Panglima TNI ke Riau, Minta Klaster PTM Diantisipasi-Percepat Vaksinasi

Tim detikcom - detikNews
Kamis, 23 Sep 2021 15:49 WIB
Panglima TNI Marsekal Hadi Tjahjanto meninjau serbuan vaksin COVID-19 di Riau
Panglima TNI Marsekal Hadi Tjahjanto meninjau serbuan vaksin COVID-19 di Riau.

Panglima TNI dalam kesempatan ini juga menekankan agar jajaran Kodam dan Polda memberikan pendampingan dalam manajemen di lapangan. Demikian pula dengan jajaran pemda, dinkes, BKKBN, dan BPBD turut berperan dalam semua program penanganan sesuai kapasitas masing-masing.

"Untuk pelaksanaan vaksinasi, pemda bersama TNI-Polri, BNPB, Kemenkes harus meningkatkan komunikasi, koordinasi, dan kolaborasi dalam manajemen vaksinasi. Saat ini suplai vaksin akan semakin banyak, maka diperlukan percepatan vaksinasi agar segera mencapai target vaksinasi," pungkas Panglima TNI.

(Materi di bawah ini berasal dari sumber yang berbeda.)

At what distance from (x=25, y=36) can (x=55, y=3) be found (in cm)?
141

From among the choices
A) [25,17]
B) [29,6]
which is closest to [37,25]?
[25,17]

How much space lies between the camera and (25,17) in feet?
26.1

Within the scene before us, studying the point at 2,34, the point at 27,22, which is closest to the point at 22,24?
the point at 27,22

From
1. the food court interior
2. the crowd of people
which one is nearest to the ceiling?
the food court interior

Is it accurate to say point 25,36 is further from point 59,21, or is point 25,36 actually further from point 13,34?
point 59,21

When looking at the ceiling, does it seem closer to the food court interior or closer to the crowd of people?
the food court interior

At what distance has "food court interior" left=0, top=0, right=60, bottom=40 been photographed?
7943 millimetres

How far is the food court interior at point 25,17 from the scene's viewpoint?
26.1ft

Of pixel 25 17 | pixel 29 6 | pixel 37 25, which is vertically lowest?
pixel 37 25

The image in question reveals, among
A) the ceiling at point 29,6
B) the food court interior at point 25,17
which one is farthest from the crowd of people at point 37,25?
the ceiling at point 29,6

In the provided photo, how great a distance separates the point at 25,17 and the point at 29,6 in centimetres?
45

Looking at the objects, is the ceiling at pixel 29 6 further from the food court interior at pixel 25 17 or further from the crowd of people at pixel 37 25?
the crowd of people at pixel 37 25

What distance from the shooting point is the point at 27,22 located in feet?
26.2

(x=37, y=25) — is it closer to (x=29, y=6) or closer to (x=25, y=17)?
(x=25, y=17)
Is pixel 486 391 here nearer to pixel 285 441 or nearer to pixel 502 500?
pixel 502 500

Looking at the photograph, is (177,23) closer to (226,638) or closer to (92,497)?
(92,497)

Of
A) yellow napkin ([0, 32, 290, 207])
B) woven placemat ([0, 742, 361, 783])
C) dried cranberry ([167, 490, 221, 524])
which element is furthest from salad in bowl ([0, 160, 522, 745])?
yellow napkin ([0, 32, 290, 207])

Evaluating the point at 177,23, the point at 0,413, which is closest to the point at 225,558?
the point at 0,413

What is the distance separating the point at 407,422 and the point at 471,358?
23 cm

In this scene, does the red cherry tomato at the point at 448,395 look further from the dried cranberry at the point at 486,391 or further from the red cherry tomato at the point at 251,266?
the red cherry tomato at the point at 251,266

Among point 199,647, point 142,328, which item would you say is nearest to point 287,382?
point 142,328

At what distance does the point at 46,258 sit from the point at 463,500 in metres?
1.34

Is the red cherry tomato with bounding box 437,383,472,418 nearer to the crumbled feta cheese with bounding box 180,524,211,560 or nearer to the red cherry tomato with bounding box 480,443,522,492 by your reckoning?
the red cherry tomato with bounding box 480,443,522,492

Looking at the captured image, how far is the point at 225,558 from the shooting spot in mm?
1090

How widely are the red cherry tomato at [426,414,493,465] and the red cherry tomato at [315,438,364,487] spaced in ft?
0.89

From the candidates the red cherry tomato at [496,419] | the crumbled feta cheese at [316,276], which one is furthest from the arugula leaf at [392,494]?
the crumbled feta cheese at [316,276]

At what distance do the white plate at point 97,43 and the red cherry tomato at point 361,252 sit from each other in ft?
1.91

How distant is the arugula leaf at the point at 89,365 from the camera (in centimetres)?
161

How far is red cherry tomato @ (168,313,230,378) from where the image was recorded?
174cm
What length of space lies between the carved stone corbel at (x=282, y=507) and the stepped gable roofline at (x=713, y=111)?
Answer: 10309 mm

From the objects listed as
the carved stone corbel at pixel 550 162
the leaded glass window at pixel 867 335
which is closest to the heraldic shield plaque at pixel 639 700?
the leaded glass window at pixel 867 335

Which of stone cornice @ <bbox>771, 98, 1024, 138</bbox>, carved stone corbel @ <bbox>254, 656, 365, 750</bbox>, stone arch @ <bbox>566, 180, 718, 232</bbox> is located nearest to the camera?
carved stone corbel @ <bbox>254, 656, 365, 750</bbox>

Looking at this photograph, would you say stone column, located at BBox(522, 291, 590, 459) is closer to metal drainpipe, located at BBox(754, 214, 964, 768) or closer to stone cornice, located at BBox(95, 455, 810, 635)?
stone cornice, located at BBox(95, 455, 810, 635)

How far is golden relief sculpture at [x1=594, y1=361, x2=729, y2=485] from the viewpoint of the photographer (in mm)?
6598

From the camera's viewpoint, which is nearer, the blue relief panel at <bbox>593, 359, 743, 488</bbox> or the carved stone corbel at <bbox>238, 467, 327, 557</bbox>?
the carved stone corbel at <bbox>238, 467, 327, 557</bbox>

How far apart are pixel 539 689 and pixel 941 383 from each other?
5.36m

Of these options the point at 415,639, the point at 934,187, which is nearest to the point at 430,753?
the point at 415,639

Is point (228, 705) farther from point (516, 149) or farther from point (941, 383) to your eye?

Panglima TNI Berdialog dengan Siswa SMP di Pekanbaru

Panglima TNI Marsekal Hadi Tjahjanto juga meninjau program percepatan vaksinasi di Pekanbaru. Dalam kesempatan ini, Hadi mengingatkan pentingnya program percepatan vaksinasi untuk mengatasi pandemi COVID-19.

Marsekal Hadi meninjau percepatan vaksinasi di SMPN 9 Pekanbaru, Kamis (23/9/2021). Turut serta Kepala BNPB Letjen Ganip Warsito dan Kabaharkam Polri Komjen Arief Sulistyanto.

Ditargetkan ada 1.000 dosis vaksin yang akan diberikan kepada siswa dan siswi SMP di seputar Kota Pekanbaru. Kegiatan ini didukung 35 vaksinator gabungan dari TNI-Polri dan Dinkes.

Ada hal menarik dalam peninjauan program percepatan vaksinasi kali ini. Marsekal Hadi sempat berdialog langsung dengan salah seorang siswa bernama Gilang.

"Bagaimana, enak sekolah virtual atau tatap muka?" tanya Hadi. Gilang menjawab, lebih enak sekolah tatap muka karena dapat bertanya langsung ke guru jika ada hal yang kurang dipahami.

Kemudian Hadi kembali bertanya apa cita-cita siswa tersebut jika sudah besar nanti.

"Jadi pemain bola, Bapak, jadi kiper," jawab Gilang.

Marsekal Hadi lantas mengajak siswa tersebut mempraktikkan bagaimana jika mendapatkan serangan bola dari kanan atas ataupun bawah. Ini dilakukan Hadi semata-mata untuk menghilangkan rasa takut dari siswa tersebut sebelum divaksinasi.

Selanjutnya, Panglima TNI, Kepala BNPB dan Kabaharkam Polri melanjutkan menyapa jajaran yang melaksanakan vaksinasi di beberapa wilayah secara virtual. Salah satu tempat yang disapa Panglima TNI adalah vaksinasi di Pondok Modern Nurul Hidayah, yang hari ini melaksanakan vaksinasi sebanyak 1.200 santri.

"Bagus, lanjutkan lagi untuk yang belum divaksin baik dosis pertama maupun dosis kedua agar kegiatan di pesantren bisa berjalan dengan baik dan terhindar dari terpaparnya COVID-19, termasuk para pengasuhnya. Jangan lupa, semuanya dilaksanakan vaksinasi," ucap Hadi.